The group — including gay rights leaders, a Catholic priest and eight veterans discharged for breaking the ban on openly gay and lesbian troops — were arrested Nov. 15 and previously declined to plead guilty to violating the orders of a federal law enforcement officer. The charge carries a maximum six-month jail sentence.
It’s the first time since at least 2006 that protesters have faced the charge, according to Bill Miller, a spokesman for the U.S. Attorney’s Office for the District of Columbia.
Mark Goldstone, the group’s attorney, said his research suggests it’s the first time prosecutors have ever used the charge against protesters at federal sites anywhere in the District.
“Of all the locations to get arrested at in D.C., one would think that the White House location would be where you’re most likely to get prosecuted,” but prosecutors are more likely to press charges against protesters outside the Capitol or Supreme Court, Goldstone said Thursday.
While not unusual, arresting protesters for chaining themselves to the White House fence is not as common as other First Amendment exercises on federal property in the District, according to the U.S. Park Police. Protesters are more commonly charged with violating regulations pertaining to the area, number of participants, and size of signs used in demonstrations, according to Sgt. David Schlosser, a Park Police spokesman.
Mara Boyd, 29, one of the protesters appearing in court on Friday, was discharged by the Air Force in 2003 for violating the gay ban.
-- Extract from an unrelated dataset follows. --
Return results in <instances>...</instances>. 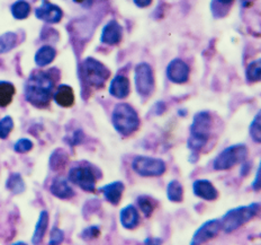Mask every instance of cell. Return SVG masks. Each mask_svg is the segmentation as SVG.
I'll return each mask as SVG.
<instances>
[{"instance_id": "6da1fadb", "label": "cell", "mask_w": 261, "mask_h": 245, "mask_svg": "<svg viewBox=\"0 0 261 245\" xmlns=\"http://www.w3.org/2000/svg\"><path fill=\"white\" fill-rule=\"evenodd\" d=\"M54 81L46 72H36L25 84V97L31 104L43 107L48 104L53 93Z\"/></svg>"}, {"instance_id": "7a4b0ae2", "label": "cell", "mask_w": 261, "mask_h": 245, "mask_svg": "<svg viewBox=\"0 0 261 245\" xmlns=\"http://www.w3.org/2000/svg\"><path fill=\"white\" fill-rule=\"evenodd\" d=\"M211 128L212 118L208 112L202 111L196 114L190 126V136L187 141L188 148L193 152L202 149L211 137Z\"/></svg>"}, {"instance_id": "3957f363", "label": "cell", "mask_w": 261, "mask_h": 245, "mask_svg": "<svg viewBox=\"0 0 261 245\" xmlns=\"http://www.w3.org/2000/svg\"><path fill=\"white\" fill-rule=\"evenodd\" d=\"M112 122L116 131L127 137L137 131L140 127V118L137 111L127 103H119L113 111Z\"/></svg>"}, {"instance_id": "277c9868", "label": "cell", "mask_w": 261, "mask_h": 245, "mask_svg": "<svg viewBox=\"0 0 261 245\" xmlns=\"http://www.w3.org/2000/svg\"><path fill=\"white\" fill-rule=\"evenodd\" d=\"M260 205L258 203L250 204L249 206H240L230 209L225 212V215L220 219L222 224V230L228 234L237 231L248 221L253 219L259 214Z\"/></svg>"}, {"instance_id": "5b68a950", "label": "cell", "mask_w": 261, "mask_h": 245, "mask_svg": "<svg viewBox=\"0 0 261 245\" xmlns=\"http://www.w3.org/2000/svg\"><path fill=\"white\" fill-rule=\"evenodd\" d=\"M248 147L244 144H236L223 149L213 161L215 171H227L247 160Z\"/></svg>"}, {"instance_id": "8992f818", "label": "cell", "mask_w": 261, "mask_h": 245, "mask_svg": "<svg viewBox=\"0 0 261 245\" xmlns=\"http://www.w3.org/2000/svg\"><path fill=\"white\" fill-rule=\"evenodd\" d=\"M133 171L144 177L161 176L167 170L166 162L149 156H137L132 162Z\"/></svg>"}, {"instance_id": "52a82bcc", "label": "cell", "mask_w": 261, "mask_h": 245, "mask_svg": "<svg viewBox=\"0 0 261 245\" xmlns=\"http://www.w3.org/2000/svg\"><path fill=\"white\" fill-rule=\"evenodd\" d=\"M83 73L85 79L92 87H102L110 77L108 70L100 61L94 58H87L83 64Z\"/></svg>"}, {"instance_id": "ba28073f", "label": "cell", "mask_w": 261, "mask_h": 245, "mask_svg": "<svg viewBox=\"0 0 261 245\" xmlns=\"http://www.w3.org/2000/svg\"><path fill=\"white\" fill-rule=\"evenodd\" d=\"M134 81L138 93L141 96H149L154 90V76L153 70L146 62L137 64L134 72Z\"/></svg>"}, {"instance_id": "9c48e42d", "label": "cell", "mask_w": 261, "mask_h": 245, "mask_svg": "<svg viewBox=\"0 0 261 245\" xmlns=\"http://www.w3.org/2000/svg\"><path fill=\"white\" fill-rule=\"evenodd\" d=\"M69 180L84 191L94 192L96 189L95 174L88 167L77 166L71 168L69 172Z\"/></svg>"}, {"instance_id": "30bf717a", "label": "cell", "mask_w": 261, "mask_h": 245, "mask_svg": "<svg viewBox=\"0 0 261 245\" xmlns=\"http://www.w3.org/2000/svg\"><path fill=\"white\" fill-rule=\"evenodd\" d=\"M221 231H222L221 220L217 218L210 219L207 221H205L204 224L194 233L190 244L198 245V244L208 242L212 238H214L219 235Z\"/></svg>"}, {"instance_id": "8fae6325", "label": "cell", "mask_w": 261, "mask_h": 245, "mask_svg": "<svg viewBox=\"0 0 261 245\" xmlns=\"http://www.w3.org/2000/svg\"><path fill=\"white\" fill-rule=\"evenodd\" d=\"M189 67L181 59H173L167 67V77L175 84H184L189 78Z\"/></svg>"}, {"instance_id": "7c38bea8", "label": "cell", "mask_w": 261, "mask_h": 245, "mask_svg": "<svg viewBox=\"0 0 261 245\" xmlns=\"http://www.w3.org/2000/svg\"><path fill=\"white\" fill-rule=\"evenodd\" d=\"M193 192L196 195L206 201H214L219 198V191L208 180L199 179L195 180L193 183Z\"/></svg>"}, {"instance_id": "4fadbf2b", "label": "cell", "mask_w": 261, "mask_h": 245, "mask_svg": "<svg viewBox=\"0 0 261 245\" xmlns=\"http://www.w3.org/2000/svg\"><path fill=\"white\" fill-rule=\"evenodd\" d=\"M123 29L116 20H110L101 31L100 41L108 46L118 44L122 41Z\"/></svg>"}, {"instance_id": "5bb4252c", "label": "cell", "mask_w": 261, "mask_h": 245, "mask_svg": "<svg viewBox=\"0 0 261 245\" xmlns=\"http://www.w3.org/2000/svg\"><path fill=\"white\" fill-rule=\"evenodd\" d=\"M35 15L39 19L46 21V23H59L62 18V10L59 6L50 4V3H43L41 6L35 10Z\"/></svg>"}, {"instance_id": "9a60e30c", "label": "cell", "mask_w": 261, "mask_h": 245, "mask_svg": "<svg viewBox=\"0 0 261 245\" xmlns=\"http://www.w3.org/2000/svg\"><path fill=\"white\" fill-rule=\"evenodd\" d=\"M125 186L121 181H114L100 188V192L104 194V198L108 203L117 206L122 199Z\"/></svg>"}, {"instance_id": "2e32d148", "label": "cell", "mask_w": 261, "mask_h": 245, "mask_svg": "<svg viewBox=\"0 0 261 245\" xmlns=\"http://www.w3.org/2000/svg\"><path fill=\"white\" fill-rule=\"evenodd\" d=\"M119 221L125 230H134L140 222L138 209L133 205H127L119 211Z\"/></svg>"}, {"instance_id": "e0dca14e", "label": "cell", "mask_w": 261, "mask_h": 245, "mask_svg": "<svg viewBox=\"0 0 261 245\" xmlns=\"http://www.w3.org/2000/svg\"><path fill=\"white\" fill-rule=\"evenodd\" d=\"M110 94L119 100L126 99L129 94V80L122 75L115 76L111 81Z\"/></svg>"}, {"instance_id": "ac0fdd59", "label": "cell", "mask_w": 261, "mask_h": 245, "mask_svg": "<svg viewBox=\"0 0 261 245\" xmlns=\"http://www.w3.org/2000/svg\"><path fill=\"white\" fill-rule=\"evenodd\" d=\"M50 190L53 195L60 199H70L74 195L73 189L70 187L69 182L63 177H57L53 180L50 187Z\"/></svg>"}, {"instance_id": "d6986e66", "label": "cell", "mask_w": 261, "mask_h": 245, "mask_svg": "<svg viewBox=\"0 0 261 245\" xmlns=\"http://www.w3.org/2000/svg\"><path fill=\"white\" fill-rule=\"evenodd\" d=\"M54 101L62 107L71 106L74 103L73 90L68 85H60L54 93Z\"/></svg>"}, {"instance_id": "ffe728a7", "label": "cell", "mask_w": 261, "mask_h": 245, "mask_svg": "<svg viewBox=\"0 0 261 245\" xmlns=\"http://www.w3.org/2000/svg\"><path fill=\"white\" fill-rule=\"evenodd\" d=\"M47 225H48V214L46 211H42L40 214L39 220H37L34 234H33V237H32L33 244H39L42 242V239L46 233Z\"/></svg>"}, {"instance_id": "44dd1931", "label": "cell", "mask_w": 261, "mask_h": 245, "mask_svg": "<svg viewBox=\"0 0 261 245\" xmlns=\"http://www.w3.org/2000/svg\"><path fill=\"white\" fill-rule=\"evenodd\" d=\"M56 50L50 46L42 47L39 51L35 54V62L37 66L45 67L47 64H50L54 58H56Z\"/></svg>"}, {"instance_id": "7402d4cb", "label": "cell", "mask_w": 261, "mask_h": 245, "mask_svg": "<svg viewBox=\"0 0 261 245\" xmlns=\"http://www.w3.org/2000/svg\"><path fill=\"white\" fill-rule=\"evenodd\" d=\"M167 198L171 203H181L184 199V188L177 180H172L167 186Z\"/></svg>"}, {"instance_id": "603a6c76", "label": "cell", "mask_w": 261, "mask_h": 245, "mask_svg": "<svg viewBox=\"0 0 261 245\" xmlns=\"http://www.w3.org/2000/svg\"><path fill=\"white\" fill-rule=\"evenodd\" d=\"M15 94V87L8 81H0V106H7L10 104Z\"/></svg>"}, {"instance_id": "cb8c5ba5", "label": "cell", "mask_w": 261, "mask_h": 245, "mask_svg": "<svg viewBox=\"0 0 261 245\" xmlns=\"http://www.w3.org/2000/svg\"><path fill=\"white\" fill-rule=\"evenodd\" d=\"M30 4L25 0H17L12 6V14L16 19H25L30 15Z\"/></svg>"}, {"instance_id": "d4e9b609", "label": "cell", "mask_w": 261, "mask_h": 245, "mask_svg": "<svg viewBox=\"0 0 261 245\" xmlns=\"http://www.w3.org/2000/svg\"><path fill=\"white\" fill-rule=\"evenodd\" d=\"M17 43V35L12 32L0 35V54L6 53L15 48Z\"/></svg>"}, {"instance_id": "484cf974", "label": "cell", "mask_w": 261, "mask_h": 245, "mask_svg": "<svg viewBox=\"0 0 261 245\" xmlns=\"http://www.w3.org/2000/svg\"><path fill=\"white\" fill-rule=\"evenodd\" d=\"M7 188L13 193H21L25 190V183L18 173H14L10 175L7 181Z\"/></svg>"}, {"instance_id": "4316f807", "label": "cell", "mask_w": 261, "mask_h": 245, "mask_svg": "<svg viewBox=\"0 0 261 245\" xmlns=\"http://www.w3.org/2000/svg\"><path fill=\"white\" fill-rule=\"evenodd\" d=\"M246 77H247V80L251 81V83H255V81L260 80V77H261L260 60H257V61H252L251 63H249V66L247 67Z\"/></svg>"}, {"instance_id": "83f0119b", "label": "cell", "mask_w": 261, "mask_h": 245, "mask_svg": "<svg viewBox=\"0 0 261 245\" xmlns=\"http://www.w3.org/2000/svg\"><path fill=\"white\" fill-rule=\"evenodd\" d=\"M250 137L254 141V143L260 144L261 141V128H260V113L254 117L253 121L250 124L249 128Z\"/></svg>"}, {"instance_id": "f1b7e54d", "label": "cell", "mask_w": 261, "mask_h": 245, "mask_svg": "<svg viewBox=\"0 0 261 245\" xmlns=\"http://www.w3.org/2000/svg\"><path fill=\"white\" fill-rule=\"evenodd\" d=\"M65 162H67V156H65V152L61 149L54 151L51 160H50V165L52 170H59V168H62L65 165Z\"/></svg>"}, {"instance_id": "f546056e", "label": "cell", "mask_w": 261, "mask_h": 245, "mask_svg": "<svg viewBox=\"0 0 261 245\" xmlns=\"http://www.w3.org/2000/svg\"><path fill=\"white\" fill-rule=\"evenodd\" d=\"M138 205L145 217H148V218L151 217L152 212L154 210V207L152 205L149 197H146V195H141V197L138 198Z\"/></svg>"}, {"instance_id": "4dcf8cb0", "label": "cell", "mask_w": 261, "mask_h": 245, "mask_svg": "<svg viewBox=\"0 0 261 245\" xmlns=\"http://www.w3.org/2000/svg\"><path fill=\"white\" fill-rule=\"evenodd\" d=\"M14 128L13 119L10 117H5L2 121H0V138L6 139L8 135L10 133Z\"/></svg>"}, {"instance_id": "1f68e13d", "label": "cell", "mask_w": 261, "mask_h": 245, "mask_svg": "<svg viewBox=\"0 0 261 245\" xmlns=\"http://www.w3.org/2000/svg\"><path fill=\"white\" fill-rule=\"evenodd\" d=\"M100 235V228L97 225H91L89 227L85 228L81 233V238L85 239V241H91V239H95Z\"/></svg>"}, {"instance_id": "d6a6232c", "label": "cell", "mask_w": 261, "mask_h": 245, "mask_svg": "<svg viewBox=\"0 0 261 245\" xmlns=\"http://www.w3.org/2000/svg\"><path fill=\"white\" fill-rule=\"evenodd\" d=\"M32 148H33V143H32L30 139H26V138L19 139L17 143L15 144V146H14L15 151L20 152V154H23V152L30 151Z\"/></svg>"}, {"instance_id": "836d02e7", "label": "cell", "mask_w": 261, "mask_h": 245, "mask_svg": "<svg viewBox=\"0 0 261 245\" xmlns=\"http://www.w3.org/2000/svg\"><path fill=\"white\" fill-rule=\"evenodd\" d=\"M64 238V233L59 230V228H53L52 232H51V237H50V243L51 245H54V244H60L62 243Z\"/></svg>"}, {"instance_id": "e575fe53", "label": "cell", "mask_w": 261, "mask_h": 245, "mask_svg": "<svg viewBox=\"0 0 261 245\" xmlns=\"http://www.w3.org/2000/svg\"><path fill=\"white\" fill-rule=\"evenodd\" d=\"M250 168H251V163L250 162H242L241 163V170H240V175L241 176H246L249 174Z\"/></svg>"}, {"instance_id": "d590c367", "label": "cell", "mask_w": 261, "mask_h": 245, "mask_svg": "<svg viewBox=\"0 0 261 245\" xmlns=\"http://www.w3.org/2000/svg\"><path fill=\"white\" fill-rule=\"evenodd\" d=\"M252 188H253L254 191H259V190H260V165L258 166L257 173H255L254 181L252 182Z\"/></svg>"}, {"instance_id": "8d00e7d4", "label": "cell", "mask_w": 261, "mask_h": 245, "mask_svg": "<svg viewBox=\"0 0 261 245\" xmlns=\"http://www.w3.org/2000/svg\"><path fill=\"white\" fill-rule=\"evenodd\" d=\"M133 2L139 8H145V7L150 6L152 0H133Z\"/></svg>"}, {"instance_id": "74e56055", "label": "cell", "mask_w": 261, "mask_h": 245, "mask_svg": "<svg viewBox=\"0 0 261 245\" xmlns=\"http://www.w3.org/2000/svg\"><path fill=\"white\" fill-rule=\"evenodd\" d=\"M145 243L158 244V243H161V239H159V238H148V239H145Z\"/></svg>"}, {"instance_id": "f35d334b", "label": "cell", "mask_w": 261, "mask_h": 245, "mask_svg": "<svg viewBox=\"0 0 261 245\" xmlns=\"http://www.w3.org/2000/svg\"><path fill=\"white\" fill-rule=\"evenodd\" d=\"M216 2H219L222 5H230L233 3V0H216Z\"/></svg>"}, {"instance_id": "ab89813d", "label": "cell", "mask_w": 261, "mask_h": 245, "mask_svg": "<svg viewBox=\"0 0 261 245\" xmlns=\"http://www.w3.org/2000/svg\"><path fill=\"white\" fill-rule=\"evenodd\" d=\"M74 2H83V0H74Z\"/></svg>"}]
</instances>
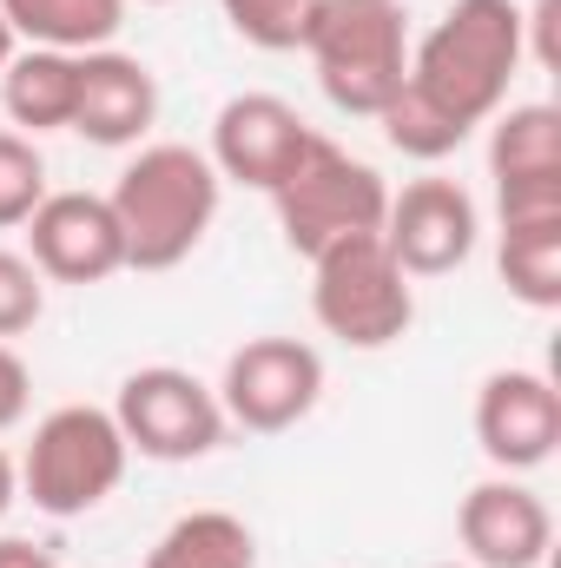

She said she chained herself to the White House in November “to apply some pressure” on lawmakers and Obama to end the policy.
“I was tired of empty promises and delays and politicians - including our president - telling me and other gay veterans and service members to just wait your turn, that other things are more pressing,” Boyd said Thursday.
President Obama signed legislation in December that will end the ban on gays in the military after the Pentagon trains the force on changes in personnel policy and after Obama, Defense Secretary Robert M. Gates and Joint Chiefs of Staff Chairman Adm. Mike Mullen certify in writing that the military is ready to proceed. Neither the White House nor Pentagon has said when that might occur.
Commanders, chaplains and other officials last month began receiving instructions on the changes and are now training the rank and file stationed around the world, according to the Pentagon. Most of the training is expected to be completed by June.
Gay rights activists worry however that commanders opposed to ending “don’t ask, don’t tell” may attempt to subvert it by using other disciplinary methods against people they suspect are gay. They point to the case of a 21-year old Navy sailor stationed near Charleston, S.C. who is contesting plans to discharge him for dereliction of duty after he was found asleep in bed with another male sailor.
Once the law takes effect, the military will permit troops discharged for violating the ban to reenlist. Boyd plans to do so “As soon as I can walk into a recruiting office.”
“I want to finish serving my country,” she said.